AIM OF THE TASK —
Transcribe nothing but the lines from the one with "XGFFBAGB Modellauto Aus" to the end of the entries, both included, keeping each exact and leaving every picture out.

Start of RECORDED INFORMATION

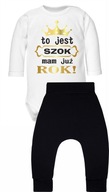 Komplet urodziny, roczek, To jest szok mam już rok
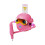 Auto Drawing Robot Educational Tool For Children USB-Pink 1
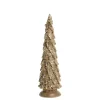 Outlet Chic Antique Deko Weihnachtsbaum messingfarbig
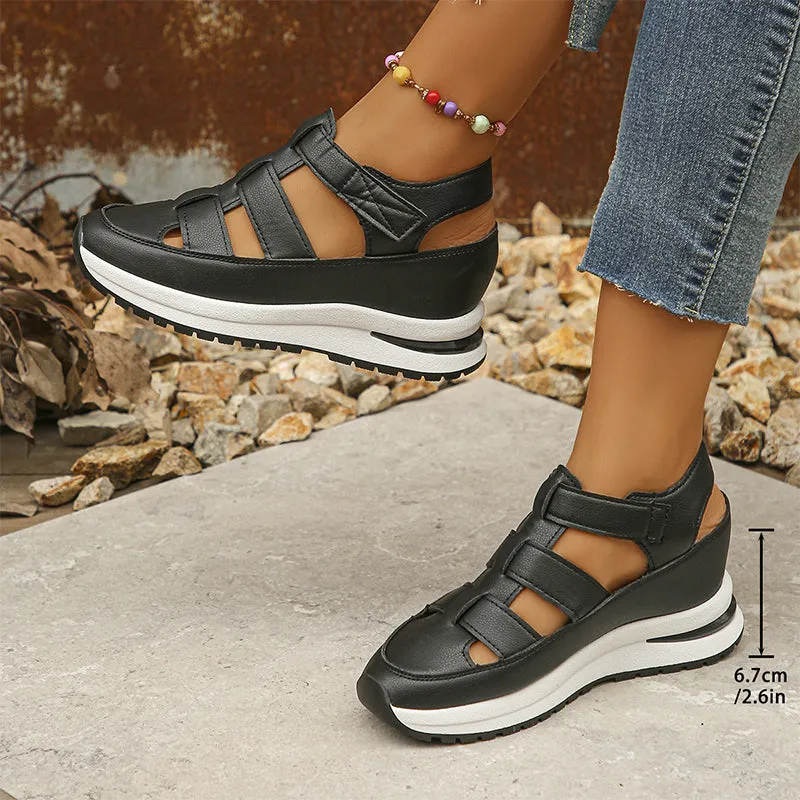 Nahal™ Sneaker Sandals with Closed Toe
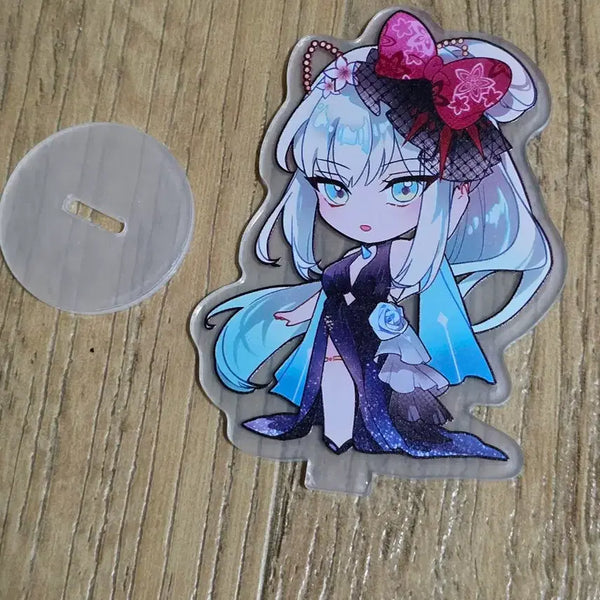 [BUNJANG] Fate Series Morgan Acrylic Stand Bundle Set / 페그오 모르간 아크릴 스탠드 일괄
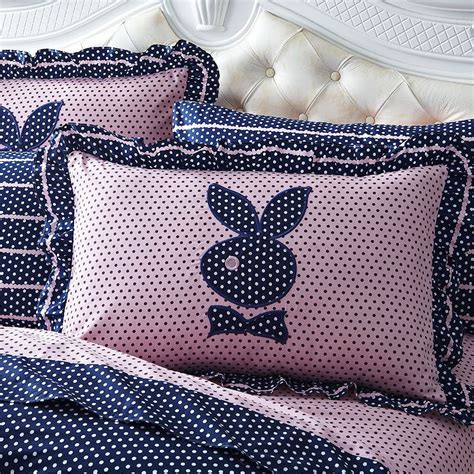 Beddinginn offers a huge selection of high quality 3d bedding sets,3d curtains,3d clothing,car seat covers and other home decorations. Playboy Bedding Set Twin & King | EBeddingSets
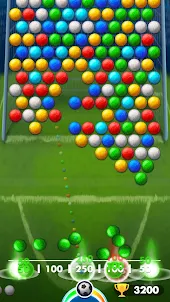 Bubble Shooter: Soccer Theme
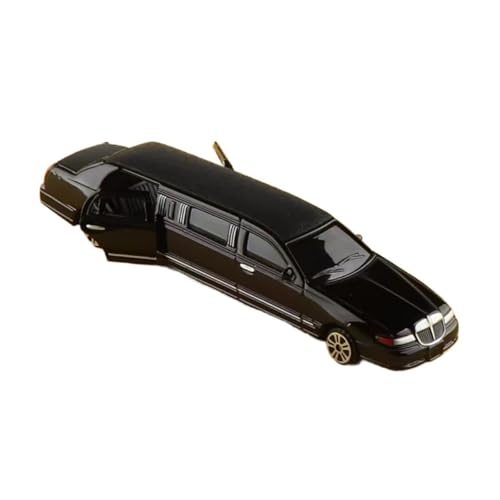 XGFFBAGB Modellauto Aus Druckgusslegierung Im Maßstab 1/64(Black,with Box) von XGFFBAGB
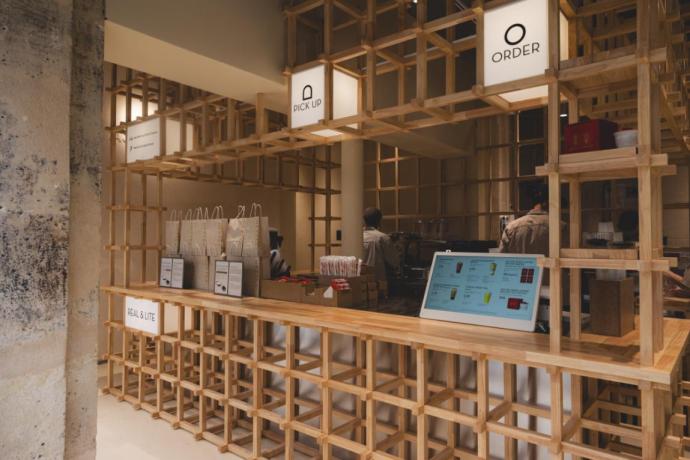 JN江南体育“喜茶巴黎观赛茶室”快闪门店正式开业(图5)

End of RECORDED INFORMATION

EXERCISE RESPONSE —
 XGFFBAGB Modellauto Aus Druckgusslegierung Im Maßstab 1/64(Black,with Box) von XGFFBAGB
 JN江南体育“喜茶巴黎观赛茶室”快闪门店正式开业(图5)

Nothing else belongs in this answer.